Wenn du bei besagten Tonleitern bei dem jeweiligen Ton hinauf alle "weisen Tasten" auf dem Klavier drückst, bekommst du die Tonleitern mit ihren Ganz- und Halbtonschritten heraus.

Es gibt auch noch einige mehr, wie die hypodorische oder hypophrygische Tonleiter, das sind aber die Haupt-Tonleitern.

Kommentar von Garfield0001 ,

zwischen E und F kann ja auch kein Halbtonschritt mehr kommen. das wäre ja dann ein Vierteltonschritt (oder wie man das nennen würde gg)

Kommentar von Pokentier ,

Ja, aber mich da zweideutig ausgedrückt. Solltes heißen: Ist nun mal so, dass E-F und H-C Halbtonschritte sind.

Kommentar von PurpurSound ,

Halbtonschritte beziehen sich gerade nicht auf intervalle sondern (am beispiel klavier) auf klaviertasten!

Und doch: die klaviertastatur ist historisch an der struktur von dur bzw.ionisch (hier also c-dur) ausgerichtet! Dass auch andere skalen mit diesen tönen arbeiten ist eine konsequenz der modalen zyklusbildung. Es gibt auch all deine tollen tonleitern mit allen anderen vorzeichen!

Kommentar von Pokentier ,

Auch hier wohl unglücklich formuliert.
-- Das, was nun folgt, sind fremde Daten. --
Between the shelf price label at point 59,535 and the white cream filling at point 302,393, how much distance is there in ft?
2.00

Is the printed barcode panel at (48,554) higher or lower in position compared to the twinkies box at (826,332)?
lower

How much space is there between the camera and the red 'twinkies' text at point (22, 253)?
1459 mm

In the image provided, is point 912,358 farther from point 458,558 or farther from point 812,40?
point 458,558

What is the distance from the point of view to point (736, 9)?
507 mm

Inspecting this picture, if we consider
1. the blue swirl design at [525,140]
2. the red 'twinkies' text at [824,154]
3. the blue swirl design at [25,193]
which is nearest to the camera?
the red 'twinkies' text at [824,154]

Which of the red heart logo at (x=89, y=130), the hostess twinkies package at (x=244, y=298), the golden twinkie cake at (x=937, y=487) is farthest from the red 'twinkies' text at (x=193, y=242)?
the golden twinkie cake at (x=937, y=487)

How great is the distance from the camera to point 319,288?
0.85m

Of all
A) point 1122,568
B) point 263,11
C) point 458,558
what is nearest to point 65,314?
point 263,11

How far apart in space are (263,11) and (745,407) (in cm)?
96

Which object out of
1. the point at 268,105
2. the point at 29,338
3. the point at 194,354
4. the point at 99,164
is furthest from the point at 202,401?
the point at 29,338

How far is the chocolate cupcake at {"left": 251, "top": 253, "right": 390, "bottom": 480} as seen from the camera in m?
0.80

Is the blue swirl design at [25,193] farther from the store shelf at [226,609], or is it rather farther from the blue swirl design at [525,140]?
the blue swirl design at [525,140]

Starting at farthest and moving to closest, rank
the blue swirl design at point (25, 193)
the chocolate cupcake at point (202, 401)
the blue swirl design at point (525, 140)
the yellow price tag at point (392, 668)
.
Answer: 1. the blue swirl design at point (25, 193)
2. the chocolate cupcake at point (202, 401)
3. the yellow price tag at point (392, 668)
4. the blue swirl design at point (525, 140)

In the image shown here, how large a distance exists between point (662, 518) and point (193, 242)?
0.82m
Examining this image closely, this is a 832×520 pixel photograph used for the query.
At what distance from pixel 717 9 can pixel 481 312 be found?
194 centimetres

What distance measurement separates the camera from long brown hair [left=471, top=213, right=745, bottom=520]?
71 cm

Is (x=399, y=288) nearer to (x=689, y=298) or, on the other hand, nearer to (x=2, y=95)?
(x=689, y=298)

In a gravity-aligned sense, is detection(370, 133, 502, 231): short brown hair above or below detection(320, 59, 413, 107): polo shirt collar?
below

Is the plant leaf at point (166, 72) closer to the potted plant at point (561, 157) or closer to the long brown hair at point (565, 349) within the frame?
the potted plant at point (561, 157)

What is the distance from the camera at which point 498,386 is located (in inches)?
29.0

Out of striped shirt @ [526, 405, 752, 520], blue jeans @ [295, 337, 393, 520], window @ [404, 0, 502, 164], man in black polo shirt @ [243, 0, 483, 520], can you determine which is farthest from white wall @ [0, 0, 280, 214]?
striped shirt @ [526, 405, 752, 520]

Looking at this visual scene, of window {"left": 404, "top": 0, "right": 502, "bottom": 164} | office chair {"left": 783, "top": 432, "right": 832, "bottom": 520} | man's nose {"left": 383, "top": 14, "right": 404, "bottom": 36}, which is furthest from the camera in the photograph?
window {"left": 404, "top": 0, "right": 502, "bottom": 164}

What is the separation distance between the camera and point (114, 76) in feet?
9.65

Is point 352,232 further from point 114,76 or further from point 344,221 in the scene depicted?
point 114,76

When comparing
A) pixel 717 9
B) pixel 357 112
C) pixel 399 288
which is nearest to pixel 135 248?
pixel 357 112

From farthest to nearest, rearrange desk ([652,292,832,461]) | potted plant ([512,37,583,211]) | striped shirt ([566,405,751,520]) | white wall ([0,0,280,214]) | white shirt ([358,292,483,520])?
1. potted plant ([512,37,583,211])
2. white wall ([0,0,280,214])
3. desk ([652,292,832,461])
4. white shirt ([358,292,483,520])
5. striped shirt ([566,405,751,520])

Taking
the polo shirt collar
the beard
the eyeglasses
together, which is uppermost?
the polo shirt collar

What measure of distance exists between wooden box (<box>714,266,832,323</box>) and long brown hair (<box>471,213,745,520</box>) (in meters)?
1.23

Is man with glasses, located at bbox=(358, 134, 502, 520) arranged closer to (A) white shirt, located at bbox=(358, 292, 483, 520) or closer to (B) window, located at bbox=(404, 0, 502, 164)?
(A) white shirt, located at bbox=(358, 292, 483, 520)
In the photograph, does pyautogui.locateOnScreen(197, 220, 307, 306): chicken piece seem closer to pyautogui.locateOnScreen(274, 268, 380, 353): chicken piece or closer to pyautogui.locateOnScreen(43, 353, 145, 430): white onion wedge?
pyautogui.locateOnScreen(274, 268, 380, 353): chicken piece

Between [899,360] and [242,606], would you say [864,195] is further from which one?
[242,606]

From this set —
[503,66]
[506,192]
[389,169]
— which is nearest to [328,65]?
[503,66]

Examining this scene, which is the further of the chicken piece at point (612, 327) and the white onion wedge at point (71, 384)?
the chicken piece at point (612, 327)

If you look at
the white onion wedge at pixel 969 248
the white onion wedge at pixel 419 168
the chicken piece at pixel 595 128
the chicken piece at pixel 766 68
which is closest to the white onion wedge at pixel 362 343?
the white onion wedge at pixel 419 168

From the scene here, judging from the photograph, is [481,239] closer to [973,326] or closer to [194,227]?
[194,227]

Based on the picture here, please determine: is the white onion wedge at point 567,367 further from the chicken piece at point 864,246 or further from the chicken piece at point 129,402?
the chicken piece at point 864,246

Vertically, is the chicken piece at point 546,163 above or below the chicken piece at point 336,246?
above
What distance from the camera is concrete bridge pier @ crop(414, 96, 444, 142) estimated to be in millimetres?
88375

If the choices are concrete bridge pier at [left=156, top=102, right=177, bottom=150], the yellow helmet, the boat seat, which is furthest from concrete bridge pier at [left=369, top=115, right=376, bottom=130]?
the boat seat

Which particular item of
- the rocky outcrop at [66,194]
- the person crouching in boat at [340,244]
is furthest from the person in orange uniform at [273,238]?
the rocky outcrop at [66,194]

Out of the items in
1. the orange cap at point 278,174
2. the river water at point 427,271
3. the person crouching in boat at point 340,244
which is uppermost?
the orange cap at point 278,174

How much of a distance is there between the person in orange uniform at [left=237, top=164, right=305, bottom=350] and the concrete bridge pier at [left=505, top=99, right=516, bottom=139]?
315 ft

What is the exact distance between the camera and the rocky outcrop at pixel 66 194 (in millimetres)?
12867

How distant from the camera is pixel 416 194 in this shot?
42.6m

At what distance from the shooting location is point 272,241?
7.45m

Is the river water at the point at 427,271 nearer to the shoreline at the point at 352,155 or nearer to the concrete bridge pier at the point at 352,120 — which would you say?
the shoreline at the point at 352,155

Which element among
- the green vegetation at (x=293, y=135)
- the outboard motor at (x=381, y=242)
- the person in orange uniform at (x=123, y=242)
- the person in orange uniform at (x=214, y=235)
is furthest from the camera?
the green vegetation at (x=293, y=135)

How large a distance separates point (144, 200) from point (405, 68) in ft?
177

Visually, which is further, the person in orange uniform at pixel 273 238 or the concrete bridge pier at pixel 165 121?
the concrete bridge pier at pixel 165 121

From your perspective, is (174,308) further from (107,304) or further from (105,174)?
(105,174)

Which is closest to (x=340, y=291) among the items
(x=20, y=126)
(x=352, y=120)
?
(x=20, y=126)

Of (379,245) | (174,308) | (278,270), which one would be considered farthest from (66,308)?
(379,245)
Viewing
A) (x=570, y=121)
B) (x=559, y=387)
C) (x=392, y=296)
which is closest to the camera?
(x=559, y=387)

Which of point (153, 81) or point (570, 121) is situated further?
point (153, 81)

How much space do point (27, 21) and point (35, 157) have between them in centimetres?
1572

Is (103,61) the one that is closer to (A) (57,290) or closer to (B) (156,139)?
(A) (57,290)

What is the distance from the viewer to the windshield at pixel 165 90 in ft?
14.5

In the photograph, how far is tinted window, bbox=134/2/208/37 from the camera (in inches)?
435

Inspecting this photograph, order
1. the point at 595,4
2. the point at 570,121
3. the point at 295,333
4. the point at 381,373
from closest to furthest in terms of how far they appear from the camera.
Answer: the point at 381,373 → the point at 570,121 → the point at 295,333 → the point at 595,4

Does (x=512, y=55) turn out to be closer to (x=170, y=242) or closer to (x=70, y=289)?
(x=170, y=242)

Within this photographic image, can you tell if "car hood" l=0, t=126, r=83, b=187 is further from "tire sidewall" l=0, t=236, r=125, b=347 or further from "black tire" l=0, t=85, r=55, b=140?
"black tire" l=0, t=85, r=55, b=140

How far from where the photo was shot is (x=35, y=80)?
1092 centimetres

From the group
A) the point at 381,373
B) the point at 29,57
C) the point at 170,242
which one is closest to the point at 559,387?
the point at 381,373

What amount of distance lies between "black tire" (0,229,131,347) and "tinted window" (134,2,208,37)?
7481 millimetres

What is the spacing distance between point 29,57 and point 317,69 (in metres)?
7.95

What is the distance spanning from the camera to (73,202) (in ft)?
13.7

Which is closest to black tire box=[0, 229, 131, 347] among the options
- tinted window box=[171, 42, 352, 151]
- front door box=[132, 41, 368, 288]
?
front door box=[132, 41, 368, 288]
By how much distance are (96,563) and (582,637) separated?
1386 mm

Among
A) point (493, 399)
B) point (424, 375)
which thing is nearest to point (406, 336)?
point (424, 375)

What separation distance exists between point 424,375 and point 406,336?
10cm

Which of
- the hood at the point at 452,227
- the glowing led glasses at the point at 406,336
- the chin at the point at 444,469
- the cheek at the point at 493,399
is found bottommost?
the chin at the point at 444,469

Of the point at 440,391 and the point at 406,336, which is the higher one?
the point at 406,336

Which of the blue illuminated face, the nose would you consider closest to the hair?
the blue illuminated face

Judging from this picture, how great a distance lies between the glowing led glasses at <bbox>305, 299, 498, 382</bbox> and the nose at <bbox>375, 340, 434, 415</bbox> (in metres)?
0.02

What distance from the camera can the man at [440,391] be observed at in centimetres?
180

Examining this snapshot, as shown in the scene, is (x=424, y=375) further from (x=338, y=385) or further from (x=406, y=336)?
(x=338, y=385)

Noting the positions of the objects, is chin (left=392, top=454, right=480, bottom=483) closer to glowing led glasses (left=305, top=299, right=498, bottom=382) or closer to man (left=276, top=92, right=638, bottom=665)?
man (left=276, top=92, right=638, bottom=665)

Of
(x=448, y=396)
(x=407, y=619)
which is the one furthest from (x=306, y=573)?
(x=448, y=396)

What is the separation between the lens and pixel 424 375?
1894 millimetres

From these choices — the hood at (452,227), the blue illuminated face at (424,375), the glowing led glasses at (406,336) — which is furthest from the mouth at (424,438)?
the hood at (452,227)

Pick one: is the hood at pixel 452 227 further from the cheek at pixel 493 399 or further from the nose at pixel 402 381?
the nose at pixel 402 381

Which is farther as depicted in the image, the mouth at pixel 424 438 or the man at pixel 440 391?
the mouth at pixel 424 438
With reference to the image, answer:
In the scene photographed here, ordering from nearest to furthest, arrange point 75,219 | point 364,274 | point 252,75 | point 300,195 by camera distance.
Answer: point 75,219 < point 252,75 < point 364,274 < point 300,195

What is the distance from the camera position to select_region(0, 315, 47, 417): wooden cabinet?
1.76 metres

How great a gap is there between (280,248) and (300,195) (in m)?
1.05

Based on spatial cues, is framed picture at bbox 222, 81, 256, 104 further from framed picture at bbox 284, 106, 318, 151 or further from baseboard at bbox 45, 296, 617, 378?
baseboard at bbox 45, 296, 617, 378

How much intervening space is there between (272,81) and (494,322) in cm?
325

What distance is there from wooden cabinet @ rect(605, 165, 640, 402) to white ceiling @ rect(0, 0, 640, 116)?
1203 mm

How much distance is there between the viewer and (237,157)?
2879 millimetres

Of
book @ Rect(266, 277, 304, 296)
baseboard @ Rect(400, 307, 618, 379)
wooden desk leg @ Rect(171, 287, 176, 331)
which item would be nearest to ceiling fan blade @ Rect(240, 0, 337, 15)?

Es ging darum, dass die Töne und ihre Lage zueinander nicht durch das Klavier definiert wurde, sprich es war eben immer so, dass die Tonfolgen schon immer so angelegt waren.

Dazu, zum Verständnis, bei Intervallen beziehe ich mich darauf, dass Halbtonschritte faktisch eine kleine Sekunde sind, da von denen in der Frage die Rede war.

Antwort
von Posaunist, 9

Sowohl vom h zum c, als auch vom e zum f sind Halbtonschritte, obwohl es sich jeweils um nebeneinanderliegende weiße Tasten handelt.